Using grammar (still with T9)

When you use T9, you see that it often suggests words which match what you typed but make no grammatical sense in the current context (suggesting "the" after "a", for instance). Wouldn't it be great if T9 only suggested words which "make sense" (or, rather, used the grammatical plausibility of its suggestions as a way to order them)?

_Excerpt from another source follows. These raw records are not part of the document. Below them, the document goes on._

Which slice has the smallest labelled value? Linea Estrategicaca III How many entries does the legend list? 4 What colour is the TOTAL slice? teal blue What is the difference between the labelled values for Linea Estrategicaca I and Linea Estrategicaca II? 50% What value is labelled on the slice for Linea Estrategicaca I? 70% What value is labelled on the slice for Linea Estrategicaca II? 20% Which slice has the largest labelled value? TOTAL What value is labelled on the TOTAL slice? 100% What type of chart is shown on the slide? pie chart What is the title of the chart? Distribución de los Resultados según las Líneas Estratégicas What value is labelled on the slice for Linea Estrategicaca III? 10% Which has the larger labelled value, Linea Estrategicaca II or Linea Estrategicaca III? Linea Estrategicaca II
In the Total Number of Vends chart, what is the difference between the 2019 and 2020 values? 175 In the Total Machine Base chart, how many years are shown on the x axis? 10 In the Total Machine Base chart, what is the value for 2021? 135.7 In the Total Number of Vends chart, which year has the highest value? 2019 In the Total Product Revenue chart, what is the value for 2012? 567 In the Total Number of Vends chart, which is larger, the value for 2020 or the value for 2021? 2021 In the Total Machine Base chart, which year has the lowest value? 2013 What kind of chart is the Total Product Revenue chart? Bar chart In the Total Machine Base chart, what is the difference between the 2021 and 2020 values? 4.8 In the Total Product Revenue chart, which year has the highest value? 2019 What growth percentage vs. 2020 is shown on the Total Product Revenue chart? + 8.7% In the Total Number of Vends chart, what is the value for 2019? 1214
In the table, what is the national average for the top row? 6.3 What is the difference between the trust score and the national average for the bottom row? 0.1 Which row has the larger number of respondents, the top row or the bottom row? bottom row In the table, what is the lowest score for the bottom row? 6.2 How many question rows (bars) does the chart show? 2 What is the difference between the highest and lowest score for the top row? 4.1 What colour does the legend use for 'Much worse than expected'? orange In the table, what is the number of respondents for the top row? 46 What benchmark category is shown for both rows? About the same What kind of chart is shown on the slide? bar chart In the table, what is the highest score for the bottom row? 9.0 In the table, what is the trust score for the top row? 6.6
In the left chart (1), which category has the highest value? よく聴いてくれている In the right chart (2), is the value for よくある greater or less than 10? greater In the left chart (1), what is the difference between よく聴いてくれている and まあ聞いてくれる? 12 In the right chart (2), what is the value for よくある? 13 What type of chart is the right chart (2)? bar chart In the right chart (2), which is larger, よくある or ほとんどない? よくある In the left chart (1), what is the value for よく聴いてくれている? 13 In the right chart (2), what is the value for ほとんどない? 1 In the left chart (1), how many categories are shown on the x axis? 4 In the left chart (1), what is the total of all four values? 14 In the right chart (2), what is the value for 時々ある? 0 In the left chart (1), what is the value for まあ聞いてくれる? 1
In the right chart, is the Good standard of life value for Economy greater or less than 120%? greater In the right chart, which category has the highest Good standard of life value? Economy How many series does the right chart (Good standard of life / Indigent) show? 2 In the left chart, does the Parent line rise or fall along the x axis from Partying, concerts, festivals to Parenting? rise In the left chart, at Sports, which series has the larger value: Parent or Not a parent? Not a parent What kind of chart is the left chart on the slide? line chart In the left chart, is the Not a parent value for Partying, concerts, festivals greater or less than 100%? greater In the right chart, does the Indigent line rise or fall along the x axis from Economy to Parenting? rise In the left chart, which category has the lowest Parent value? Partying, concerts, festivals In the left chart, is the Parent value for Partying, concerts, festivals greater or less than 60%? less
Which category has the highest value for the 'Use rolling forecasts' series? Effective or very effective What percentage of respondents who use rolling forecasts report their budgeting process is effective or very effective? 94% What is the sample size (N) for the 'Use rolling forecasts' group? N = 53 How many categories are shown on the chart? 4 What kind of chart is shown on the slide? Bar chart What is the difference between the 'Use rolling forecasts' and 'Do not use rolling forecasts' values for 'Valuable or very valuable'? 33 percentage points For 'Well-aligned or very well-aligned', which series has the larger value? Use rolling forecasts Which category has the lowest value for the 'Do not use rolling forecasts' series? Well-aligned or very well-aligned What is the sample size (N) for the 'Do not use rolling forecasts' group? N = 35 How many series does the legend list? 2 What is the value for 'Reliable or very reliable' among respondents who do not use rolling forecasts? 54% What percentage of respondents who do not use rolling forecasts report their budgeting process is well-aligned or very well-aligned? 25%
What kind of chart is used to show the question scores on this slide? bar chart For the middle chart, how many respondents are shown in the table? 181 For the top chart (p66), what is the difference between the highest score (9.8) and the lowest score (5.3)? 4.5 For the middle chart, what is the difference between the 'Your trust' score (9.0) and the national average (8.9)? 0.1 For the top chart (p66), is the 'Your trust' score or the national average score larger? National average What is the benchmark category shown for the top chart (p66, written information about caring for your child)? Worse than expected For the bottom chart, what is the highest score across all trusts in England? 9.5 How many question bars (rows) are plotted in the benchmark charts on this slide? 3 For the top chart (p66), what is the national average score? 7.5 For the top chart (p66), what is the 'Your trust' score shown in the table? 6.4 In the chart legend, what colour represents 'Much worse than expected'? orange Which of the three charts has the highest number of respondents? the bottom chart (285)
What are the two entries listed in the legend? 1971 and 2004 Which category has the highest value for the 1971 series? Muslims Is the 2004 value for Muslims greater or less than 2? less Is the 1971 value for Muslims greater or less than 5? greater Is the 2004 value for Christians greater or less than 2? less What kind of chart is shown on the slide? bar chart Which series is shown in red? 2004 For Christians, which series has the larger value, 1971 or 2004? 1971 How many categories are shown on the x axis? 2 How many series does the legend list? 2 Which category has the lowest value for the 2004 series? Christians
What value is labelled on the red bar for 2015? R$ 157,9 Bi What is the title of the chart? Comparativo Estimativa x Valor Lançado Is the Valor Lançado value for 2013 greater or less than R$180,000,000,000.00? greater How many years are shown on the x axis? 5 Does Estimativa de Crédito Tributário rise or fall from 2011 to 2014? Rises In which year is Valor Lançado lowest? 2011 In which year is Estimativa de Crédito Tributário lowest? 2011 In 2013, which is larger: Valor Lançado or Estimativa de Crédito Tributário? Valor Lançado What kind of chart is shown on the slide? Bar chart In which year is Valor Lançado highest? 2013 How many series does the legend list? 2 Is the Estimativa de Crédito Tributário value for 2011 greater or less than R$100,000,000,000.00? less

This might sound unrealistic, because it seems that it would require your phone to understand (ie. correctly parse) the sentences you're writing. In fact, it doesn't. We could simply use an n-gram model to tag the words entered by the user with their probable grammatical role in the sentence as they are being typed. This would require a bit more memory on the phone (to store the likely tags for each word, and the likely n-grams of tags), but is computationally feasible: it is no harder than standard predictive text, just done on tags instead of letters.

Conclusion

My point was not to develop the optimal keypad, just to show that there are a lot of extremely simple ideas that could make keypads more efficient but which, to my knowledge, haven't been explored. Sadly, this is the kind of things which should have been done right the first time, because, once widespread, they are well nigh impossible to change. If we didn't manage to get rid of QWERTY as a default keyboard layout and to replace it with DVORAK or any of its more efficient variants, then what are the odds of displacing the inefficient alphabetical keypad layout?